倘若因运道或能力不济成不了富翁,多数人还是服气的——谁叫馅过不掉在咱头上呢?谁叫咱没本事呢?但偏偏在中国这个以政治权力排序的社会,发财与否常常不取决于自己的运道或能力。王亚南先生在中国官僚政治研究里分析得颇为精到。官僚和皇权联姻,垄断了一切社会资源,亚细亚生产方式的核心是土地所有制,必须重农抑商。因此,要发财,除非“官商一体化”否则即便暴富,也难脱沈万三的命运。
面对此情此景,你咽得下这口气?咽不下也得咽,你无权无势无裙带,唯有徒呼奈何。气最终是咽下了,心理却难免失衡,且向着“仇富”发展。对官商,小老百姓无能为力。何况,以权力排序的事实早积淀成集体无意识,乃至成为歆羡膜拜的对象,加上官方高高在上神秘莫测,小民对衙门是诚惶诚恐的。于是,已然形成“仇富心理”碰到强权者后立即反弹。其结果,是指向那些真正凭点滴的积累而逐渐殷实起来的人。既然大家一年三百六十五天都在干活,你为何比我有钱?人家认识县太爷,京城里又有人,财大气粗纸醉金迷是天意、命好,你凭什么?
这类凭吃苦耐劳才好不容易积攒起些可怜家底的人,生活固然好些,也不过刚到吃窝头就咸菜的“境界”比起今天花21万买部手机的富人,真要羞死。中国的老例是不患寡而患不均,乡邻的另眼相看,官府的重税和敲诈,迫使他们泯灭创造力,一心藏富,一声不吭。王彬彬先生通过切身经历指出,人民公社时期饱受折磨的所谓“富农”很多是人民中真正的勤劳节俭者。当时的生产大队队长也蛮横霸道,不比现今清廉。然而被打击的是“富农”不久前我们街道还挂出“人前莫露财,闲谈莫露富”的标语,可见古今同理。弱者是要向更弱者举起屠刀的。

────────────────

• _任务要求_
接着上面这篇谈仇富心理的短文往下写，从最后一句之后续起。

• _数据条目_
────────────────

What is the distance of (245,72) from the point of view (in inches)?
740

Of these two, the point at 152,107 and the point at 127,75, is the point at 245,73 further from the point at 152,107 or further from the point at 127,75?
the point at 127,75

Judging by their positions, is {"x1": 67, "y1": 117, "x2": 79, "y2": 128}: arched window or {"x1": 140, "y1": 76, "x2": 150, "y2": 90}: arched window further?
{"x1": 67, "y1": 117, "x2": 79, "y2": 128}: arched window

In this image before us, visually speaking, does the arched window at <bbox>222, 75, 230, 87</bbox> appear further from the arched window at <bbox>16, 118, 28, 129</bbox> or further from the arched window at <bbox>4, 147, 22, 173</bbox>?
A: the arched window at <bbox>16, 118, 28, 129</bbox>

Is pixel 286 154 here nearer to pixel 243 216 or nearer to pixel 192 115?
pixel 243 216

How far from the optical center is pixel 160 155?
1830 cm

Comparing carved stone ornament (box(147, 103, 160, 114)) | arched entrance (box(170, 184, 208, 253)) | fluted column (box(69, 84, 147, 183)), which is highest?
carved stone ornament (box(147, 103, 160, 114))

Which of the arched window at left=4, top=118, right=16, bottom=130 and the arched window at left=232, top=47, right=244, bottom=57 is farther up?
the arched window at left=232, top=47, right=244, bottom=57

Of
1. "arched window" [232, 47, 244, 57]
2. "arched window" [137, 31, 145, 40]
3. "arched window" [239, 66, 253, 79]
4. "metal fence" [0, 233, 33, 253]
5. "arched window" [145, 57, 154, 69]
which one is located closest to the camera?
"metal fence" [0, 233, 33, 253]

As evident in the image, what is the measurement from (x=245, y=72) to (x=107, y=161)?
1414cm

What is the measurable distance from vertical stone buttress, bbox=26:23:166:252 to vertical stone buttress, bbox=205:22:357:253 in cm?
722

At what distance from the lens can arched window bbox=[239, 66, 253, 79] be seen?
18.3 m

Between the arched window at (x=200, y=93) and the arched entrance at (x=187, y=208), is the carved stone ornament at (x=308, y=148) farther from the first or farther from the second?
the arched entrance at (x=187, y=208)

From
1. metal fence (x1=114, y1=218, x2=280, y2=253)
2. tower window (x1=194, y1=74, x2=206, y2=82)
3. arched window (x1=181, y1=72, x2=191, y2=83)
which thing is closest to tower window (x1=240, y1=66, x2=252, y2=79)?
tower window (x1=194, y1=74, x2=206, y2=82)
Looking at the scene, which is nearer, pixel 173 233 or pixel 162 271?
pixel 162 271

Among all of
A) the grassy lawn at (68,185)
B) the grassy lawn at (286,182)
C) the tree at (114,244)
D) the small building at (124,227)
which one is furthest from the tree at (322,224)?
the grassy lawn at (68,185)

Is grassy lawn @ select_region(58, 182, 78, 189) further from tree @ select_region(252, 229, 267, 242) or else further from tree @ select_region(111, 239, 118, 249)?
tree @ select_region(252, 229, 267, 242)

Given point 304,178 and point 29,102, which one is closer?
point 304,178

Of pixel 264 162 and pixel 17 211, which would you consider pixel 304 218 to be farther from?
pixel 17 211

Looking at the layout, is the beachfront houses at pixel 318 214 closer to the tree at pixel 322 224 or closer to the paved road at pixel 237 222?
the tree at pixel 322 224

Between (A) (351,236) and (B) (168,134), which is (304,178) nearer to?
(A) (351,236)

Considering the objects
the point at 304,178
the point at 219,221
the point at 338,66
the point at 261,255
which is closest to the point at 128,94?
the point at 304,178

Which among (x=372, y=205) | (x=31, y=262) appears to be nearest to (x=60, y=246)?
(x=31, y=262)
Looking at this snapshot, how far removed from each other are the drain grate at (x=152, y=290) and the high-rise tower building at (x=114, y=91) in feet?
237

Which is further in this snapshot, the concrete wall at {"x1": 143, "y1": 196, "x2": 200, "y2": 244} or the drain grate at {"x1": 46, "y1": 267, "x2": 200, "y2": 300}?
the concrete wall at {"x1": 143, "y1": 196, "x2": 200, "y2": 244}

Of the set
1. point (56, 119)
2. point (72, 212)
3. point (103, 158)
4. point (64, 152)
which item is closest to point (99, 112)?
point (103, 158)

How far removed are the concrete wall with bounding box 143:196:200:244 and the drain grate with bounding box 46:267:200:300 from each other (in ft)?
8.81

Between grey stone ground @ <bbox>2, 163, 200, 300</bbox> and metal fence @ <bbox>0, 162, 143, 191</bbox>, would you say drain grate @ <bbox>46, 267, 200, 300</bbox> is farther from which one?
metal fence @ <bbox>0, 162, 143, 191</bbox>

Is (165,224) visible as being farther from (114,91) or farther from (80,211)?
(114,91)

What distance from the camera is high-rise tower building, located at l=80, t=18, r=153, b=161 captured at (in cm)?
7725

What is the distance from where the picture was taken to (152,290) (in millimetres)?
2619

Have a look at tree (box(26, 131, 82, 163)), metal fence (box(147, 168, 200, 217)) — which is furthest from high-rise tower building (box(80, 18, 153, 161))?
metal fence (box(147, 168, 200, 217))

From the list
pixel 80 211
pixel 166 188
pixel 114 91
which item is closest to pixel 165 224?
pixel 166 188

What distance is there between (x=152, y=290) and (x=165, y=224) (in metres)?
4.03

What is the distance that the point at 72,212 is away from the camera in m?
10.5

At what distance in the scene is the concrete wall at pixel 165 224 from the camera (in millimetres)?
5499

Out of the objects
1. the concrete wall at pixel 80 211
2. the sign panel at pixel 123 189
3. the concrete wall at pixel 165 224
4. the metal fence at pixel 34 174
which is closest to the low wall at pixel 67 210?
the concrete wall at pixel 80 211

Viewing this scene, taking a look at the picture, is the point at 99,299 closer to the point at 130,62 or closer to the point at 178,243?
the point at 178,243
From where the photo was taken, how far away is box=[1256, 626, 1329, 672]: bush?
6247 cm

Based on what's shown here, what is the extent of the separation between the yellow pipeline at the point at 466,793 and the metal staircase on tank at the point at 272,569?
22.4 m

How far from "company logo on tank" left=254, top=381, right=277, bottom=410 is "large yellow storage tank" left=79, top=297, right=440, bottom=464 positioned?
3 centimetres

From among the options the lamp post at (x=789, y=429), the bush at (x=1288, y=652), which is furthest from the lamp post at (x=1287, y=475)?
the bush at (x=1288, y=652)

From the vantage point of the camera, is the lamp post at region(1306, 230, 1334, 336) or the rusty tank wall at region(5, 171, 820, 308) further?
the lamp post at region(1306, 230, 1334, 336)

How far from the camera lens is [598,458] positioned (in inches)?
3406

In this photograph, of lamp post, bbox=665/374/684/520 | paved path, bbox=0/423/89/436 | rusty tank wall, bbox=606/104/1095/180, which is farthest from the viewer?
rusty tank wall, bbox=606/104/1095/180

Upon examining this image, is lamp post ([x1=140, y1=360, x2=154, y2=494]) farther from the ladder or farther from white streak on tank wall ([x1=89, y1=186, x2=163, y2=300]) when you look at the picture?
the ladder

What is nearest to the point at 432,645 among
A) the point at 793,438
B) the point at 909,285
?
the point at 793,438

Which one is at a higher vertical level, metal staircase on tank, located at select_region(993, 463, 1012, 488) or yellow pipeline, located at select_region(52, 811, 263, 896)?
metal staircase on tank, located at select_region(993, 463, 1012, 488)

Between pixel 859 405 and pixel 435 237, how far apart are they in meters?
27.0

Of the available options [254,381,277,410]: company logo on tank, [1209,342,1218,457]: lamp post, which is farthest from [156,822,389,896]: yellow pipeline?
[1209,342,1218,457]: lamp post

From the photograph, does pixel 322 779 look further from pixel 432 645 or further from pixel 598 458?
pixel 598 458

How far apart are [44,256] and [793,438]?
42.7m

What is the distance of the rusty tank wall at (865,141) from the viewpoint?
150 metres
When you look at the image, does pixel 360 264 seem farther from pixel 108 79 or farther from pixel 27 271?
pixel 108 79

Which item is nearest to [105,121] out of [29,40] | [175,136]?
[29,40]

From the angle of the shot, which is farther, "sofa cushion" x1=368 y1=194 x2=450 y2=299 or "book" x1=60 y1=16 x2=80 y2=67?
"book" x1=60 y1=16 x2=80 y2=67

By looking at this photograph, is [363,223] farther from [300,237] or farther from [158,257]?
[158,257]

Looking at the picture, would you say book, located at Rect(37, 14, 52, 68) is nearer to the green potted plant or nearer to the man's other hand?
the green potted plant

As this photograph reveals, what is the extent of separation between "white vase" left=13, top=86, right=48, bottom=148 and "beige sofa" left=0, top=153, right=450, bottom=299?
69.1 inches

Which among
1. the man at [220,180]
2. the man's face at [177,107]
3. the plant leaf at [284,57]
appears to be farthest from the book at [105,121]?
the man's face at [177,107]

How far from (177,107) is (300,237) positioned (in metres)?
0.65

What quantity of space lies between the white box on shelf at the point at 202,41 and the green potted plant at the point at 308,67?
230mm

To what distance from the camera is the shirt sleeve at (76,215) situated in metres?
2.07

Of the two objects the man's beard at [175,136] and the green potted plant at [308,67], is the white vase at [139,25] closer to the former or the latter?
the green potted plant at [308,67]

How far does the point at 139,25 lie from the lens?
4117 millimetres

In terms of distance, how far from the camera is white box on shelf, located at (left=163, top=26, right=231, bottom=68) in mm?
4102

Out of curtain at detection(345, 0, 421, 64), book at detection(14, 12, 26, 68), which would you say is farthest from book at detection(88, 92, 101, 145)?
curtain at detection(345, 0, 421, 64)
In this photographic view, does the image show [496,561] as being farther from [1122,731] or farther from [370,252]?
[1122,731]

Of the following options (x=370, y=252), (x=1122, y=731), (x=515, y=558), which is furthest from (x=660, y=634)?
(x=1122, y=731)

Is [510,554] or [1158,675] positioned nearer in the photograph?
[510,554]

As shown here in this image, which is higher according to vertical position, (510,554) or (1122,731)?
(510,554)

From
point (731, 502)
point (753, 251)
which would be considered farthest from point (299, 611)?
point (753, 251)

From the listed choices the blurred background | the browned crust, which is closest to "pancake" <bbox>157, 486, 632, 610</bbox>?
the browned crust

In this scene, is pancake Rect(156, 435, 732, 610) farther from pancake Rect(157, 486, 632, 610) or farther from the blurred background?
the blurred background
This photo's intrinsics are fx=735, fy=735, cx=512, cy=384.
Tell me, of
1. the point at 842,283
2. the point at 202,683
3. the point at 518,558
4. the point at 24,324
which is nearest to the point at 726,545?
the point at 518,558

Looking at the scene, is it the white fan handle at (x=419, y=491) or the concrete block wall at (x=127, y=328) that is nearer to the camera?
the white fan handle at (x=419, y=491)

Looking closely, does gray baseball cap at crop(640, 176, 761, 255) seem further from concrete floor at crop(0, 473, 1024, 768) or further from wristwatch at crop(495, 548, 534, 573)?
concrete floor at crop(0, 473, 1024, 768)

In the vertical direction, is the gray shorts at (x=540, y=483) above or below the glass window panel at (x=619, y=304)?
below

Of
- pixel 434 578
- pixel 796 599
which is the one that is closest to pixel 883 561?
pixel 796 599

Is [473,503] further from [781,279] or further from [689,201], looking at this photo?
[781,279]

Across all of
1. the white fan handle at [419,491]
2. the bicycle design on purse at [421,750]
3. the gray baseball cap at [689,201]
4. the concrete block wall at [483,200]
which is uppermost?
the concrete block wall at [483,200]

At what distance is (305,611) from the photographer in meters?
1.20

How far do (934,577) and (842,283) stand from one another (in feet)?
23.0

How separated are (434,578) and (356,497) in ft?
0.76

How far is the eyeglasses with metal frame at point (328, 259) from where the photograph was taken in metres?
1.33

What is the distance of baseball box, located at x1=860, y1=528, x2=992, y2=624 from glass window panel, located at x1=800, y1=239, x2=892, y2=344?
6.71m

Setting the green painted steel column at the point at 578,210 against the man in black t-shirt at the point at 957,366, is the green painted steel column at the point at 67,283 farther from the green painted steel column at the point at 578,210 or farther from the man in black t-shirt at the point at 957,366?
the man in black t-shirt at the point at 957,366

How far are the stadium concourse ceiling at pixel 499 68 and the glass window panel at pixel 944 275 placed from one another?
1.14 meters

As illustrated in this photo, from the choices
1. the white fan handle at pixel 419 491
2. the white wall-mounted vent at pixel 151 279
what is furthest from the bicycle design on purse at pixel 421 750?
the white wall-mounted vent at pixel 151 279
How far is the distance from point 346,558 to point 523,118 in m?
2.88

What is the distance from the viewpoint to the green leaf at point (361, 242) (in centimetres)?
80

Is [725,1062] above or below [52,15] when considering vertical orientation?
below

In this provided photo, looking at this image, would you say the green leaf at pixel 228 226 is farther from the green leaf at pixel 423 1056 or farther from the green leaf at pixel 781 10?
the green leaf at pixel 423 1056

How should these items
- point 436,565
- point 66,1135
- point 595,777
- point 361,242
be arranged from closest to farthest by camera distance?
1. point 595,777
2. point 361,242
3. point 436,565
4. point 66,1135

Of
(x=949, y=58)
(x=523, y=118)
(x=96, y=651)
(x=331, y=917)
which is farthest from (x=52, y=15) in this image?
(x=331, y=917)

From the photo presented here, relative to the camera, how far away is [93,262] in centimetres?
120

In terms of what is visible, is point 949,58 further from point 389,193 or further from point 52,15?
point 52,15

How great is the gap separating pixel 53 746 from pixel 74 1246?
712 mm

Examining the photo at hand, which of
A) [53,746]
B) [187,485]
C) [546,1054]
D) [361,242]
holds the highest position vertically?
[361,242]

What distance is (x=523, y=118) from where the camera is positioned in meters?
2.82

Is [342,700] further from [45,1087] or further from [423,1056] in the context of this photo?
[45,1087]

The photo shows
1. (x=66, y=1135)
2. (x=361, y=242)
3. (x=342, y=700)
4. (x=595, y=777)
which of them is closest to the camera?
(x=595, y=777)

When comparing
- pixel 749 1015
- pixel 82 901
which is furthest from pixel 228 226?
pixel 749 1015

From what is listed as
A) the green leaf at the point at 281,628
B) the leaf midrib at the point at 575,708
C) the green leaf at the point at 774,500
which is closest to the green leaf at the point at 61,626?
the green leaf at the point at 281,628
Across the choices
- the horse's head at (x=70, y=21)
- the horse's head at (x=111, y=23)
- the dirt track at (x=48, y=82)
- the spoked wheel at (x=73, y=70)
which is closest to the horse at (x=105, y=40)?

────────────────

• _任务回答_
掌握绝对权力的官商仍在作威作福。以中国老百姓见惯了“朱门酒肉臭,路有冻死骨”的宽厚,只要活得下去,大抵会乐天安命。为皇帝官僚计,福是要享的,享到杀鸡取卵的地步则不明智。靠山吃山,靠水吃水,文火炖着吃才长远。然而“竭泽而渔”是历代王朝的必经之路。狼总归是狼,吃出了不可收拾的欲望,是挡也挡不住的。呜呼,官不畏死,奈何以死惧之?结果是官逼民反,不论富人还是勤劳节俭者还是无产者,同归于尽。每一次农民起义,都造成了大浩劫——财富的大浩劫、精神的大浩劫、生产力的大浩劫。浩劫完毕,新的达官显贵登台。谓之循环。
因而,所谓仇富心理,实是统治者的“治绩”统治者凭借权力和权术,成功地将小民仇恨的对象转移,自去逍遥快活。不过这不可照搬“仇富心理”自然多有偏颇,但历史在进步,人民不会永远蠢笨。“权钱交易”这一名词的创立,就很能说明问题。如今的忽然冒出来的许多“民营企业家”远非以窝头咸菜为天的小地主可堪比拟,潘石屹在天津为搞中心城区要把穷人赶出去的“壮举”更非沈万三之流敢想象的。他们理应继续盛气凌人地大摆黄金宴,至于是否真有“原罪”云云,我以为,在这个宗教意识极其淡薄的国度奢谈这类高深学问,纯属心虚的扯淡。